Tuesday, February 07, 2012 12:36 PM
Sam Chapman
Flowers in February
This winter has been as mild as any that I can remember in Central Texas. I don't think we have had a freeze in 2012. We may have had around 5 in November and December, but this warmth has been ridiculous - or has it?
Ever heard of Arctic Oscillation? Neither had I until this winter. After having lived in Alaska as a kid I like to look at a temperature map of that great state every once in a while. Well Alaska has had one of the coldest winters it has seen in a long time. My Facebook friends in Fairbanks and North Pole (yes, it is a real city) have been posting about temperatures as low as 60 degrees below zero. Fairbanks is having a winter like the first one I experienced. I'm talking about multiple weeks in a row of minus 40 or below..
Back to Arctic Oscillation, quite simplified it is a condition that locks the cold air in Alaska and Canada. This explains why one of my Facebook friends in Portsmouth, NH, where I graduated high school, was staring at green grass instead of snow a week ago. It explains why it was in the 40s in Indy for the Super Bowl.

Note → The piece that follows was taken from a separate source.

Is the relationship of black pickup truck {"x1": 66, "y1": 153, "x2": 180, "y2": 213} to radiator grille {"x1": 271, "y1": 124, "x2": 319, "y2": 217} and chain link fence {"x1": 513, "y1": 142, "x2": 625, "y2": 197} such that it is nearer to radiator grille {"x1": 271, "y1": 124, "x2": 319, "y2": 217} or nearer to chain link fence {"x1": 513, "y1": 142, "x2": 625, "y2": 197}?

I started noticing trees showing leaf buds a couple of weeks ago. That made me wonder if the flowers would come out early. Well, the Mountain Laurel to the left is showing just that.
Central Texas usually experiences its coldest weather at the end of February. If we ever get ice or snow, February is usually the month. I hope that doesn't happen. The last time it did the peach trees in and around Fredericksburg got hit hard. They were already in bloom and the freeze cost the peach growers almost all their crop.
Flowers in February? That's what I am seeing.
Update in April - the mild winter and good spring rains have brought central Texas the best crop of wildflowers I have seen in a number of years.